Spreadex Market Update
Contracting Chinese PMIs start manufacturing Tuesday with an ominous whimper, whilst Barclays joins banking bros with worrisome full year report
With Brent Crude approaching $37 per barrel thanks to yesterday’s ‘co-operative’ Saudi comments and the rate cut from the PBOC the FTSE just about ignored that troublesome China data to start Tuesday up by around 0.2%. Of course, like the rest of the continent, the UK still has its own manufacturing data to come, the latest PMI expected to slip slightly from 52.9 to 52.3, something that may take the edge off the index as the morning continues.
Weighing the FTSE down this Tuesday was Barclays, fresh off a full year report far more in the vein of RBS’ ugly figures than Lloyds’ dividend-lifted performance, causing the company to fall nearly 4% after the bell. Chopping its own dividend in half to 3p for 2016 and 2017 Barclays posted an 8% fall in profits to £2.1 billion, announced it was reducing its stake in its African business (as expected) and revealed a further £1.45 billion in PPI provision, that ever present blight on the badly behaved banking sector.
In stark contrast to Barclays it was a perfectly baked set of full year results for Greggs this morning; with a near 7% jump in total sales (to £835.7 million) leading to a 46.9% rise in pre-tax profit (to £73 million) the high street staple had a rather tasty 2015. So tasty, in fact, that Greggs decided to reward its investors with an extra treat, plumping up its dividend by 30% to 28.6p. Not only that, but the company is cannily trying to move into the healthy food sector (well ish, it is Greggs after all), intending to bolster the presence of its ‘Balanced Choice’ range going forwards.

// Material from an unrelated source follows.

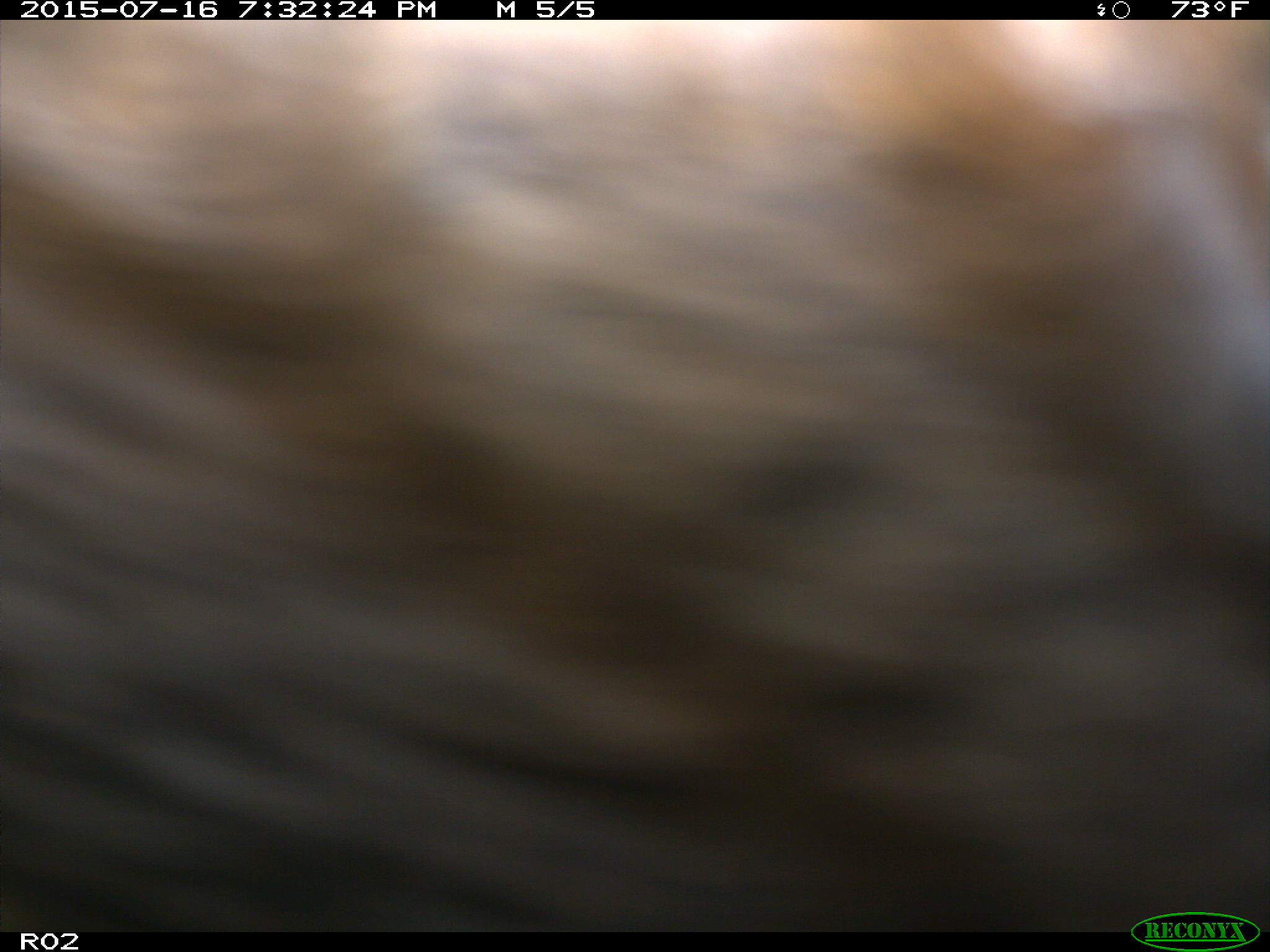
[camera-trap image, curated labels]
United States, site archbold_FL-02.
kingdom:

Investors were sufficiently hungry for Greggs after all that news, sending the stock 4% higher as the day got underway.
The Eurozone is set to see its own wave of manufacturing mayhem this morning; declines are forecast for the Spanish and Italian PMIs, whilst the final readings for the latest French and German figures are expected unchanged at 50.3 and 50.2 respectively, the latter a 15 month low. That leaves the region-wide number are a likely 51.0, itself a 12 month nadir. It looks like investors are hopeful, however, the DAX rising around 0.9% after the bell with the CAC posting a milder 0.3% increase.